Keagan Young

Personal information
- Born: 30 July 2001 (age 24) Markham, Ontario, Canada
- Occupation: Judoka

Sport
- Country: Canada
- Sport: Judo
- Weight class: ‍–‍81 kg, ‍–‍90 kg

Achievements and titles
- Pan American Champ.: ‹See Tfd› (2025)

Medal record
Men's judo
Representing Canada
Pan American Championships
| Silver medal – second place | 2025 Santiago | ‍–‍81 kg |
Youth Olympic Games
| Bronze medal – third place | 2018 Buenos Aires | ‍–‍81 kg |
Pan American Junior Championships
| Bronze medal – third place | 2018 La Paz | ‍–‍73 kg |
World Cadets Championships
| Bronze medal – third place | 2017 Santiago | ‍–‍66 kg |
Pan American Cadet Championships
| Gold medal – first place | 2018 La Paz | ‍–‍73 kg |
| Silver medal – second place | 2016 Cordoba | ‍–‍55 kg |
| Bronze medal – third place | 2017 Cancún | ‍–‍66 kg |

Profile at external databases
- IJF: 31025
- JudoInside.com: 100891

= Keagan Young =

Canadian judoka (born 2001)

Keagan Young (born 30 July 2001) is a Canadian judoka who competes in the men's 90 kg category and formerly in the 81 kg category. Young was raised and lives in Markham, Ontario, Canada.

==Career==
===Junior===
At the 2017 World Judo Cadets Championships in Santiago, Chile, Young won the bronze medal in the 66 kg category.

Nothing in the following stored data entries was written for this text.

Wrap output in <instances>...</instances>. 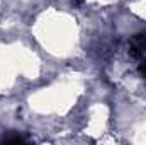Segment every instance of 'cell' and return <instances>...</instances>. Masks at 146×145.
Returning <instances> with one entry per match:
<instances>
[{
    "instance_id": "obj_2",
    "label": "cell",
    "mask_w": 146,
    "mask_h": 145,
    "mask_svg": "<svg viewBox=\"0 0 146 145\" xmlns=\"http://www.w3.org/2000/svg\"><path fill=\"white\" fill-rule=\"evenodd\" d=\"M141 73H143V77L146 79V62L143 63V65H141Z\"/></svg>"
},
{
    "instance_id": "obj_1",
    "label": "cell",
    "mask_w": 146,
    "mask_h": 145,
    "mask_svg": "<svg viewBox=\"0 0 146 145\" xmlns=\"http://www.w3.org/2000/svg\"><path fill=\"white\" fill-rule=\"evenodd\" d=\"M3 142H7V144H19V142H26V138H24V137H21V135H15V137L3 138Z\"/></svg>"
}]
</instances>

In July 2018, Young won gold at the Pan American Cadet Judo Championships in Cordoba, Argentina and became the world's number one ranked cadet judoka in the 81 kg category. Young won Canada's first medal at the 2018 Summer Youth Olympics in Buenos Aires, Argentina, a bronze medal in the –81 kg event.

===Senior===
In the senior category, Young moved up a weight category to compete in the 90 kg event. At the 2022 Pan American-Oceania Judo Championships in Lima, Peru, Young finished in fifth in the 90 kg category. Young was named to his first national senior multi-sport event team for the 2022 Commonwealth Games in June 2022.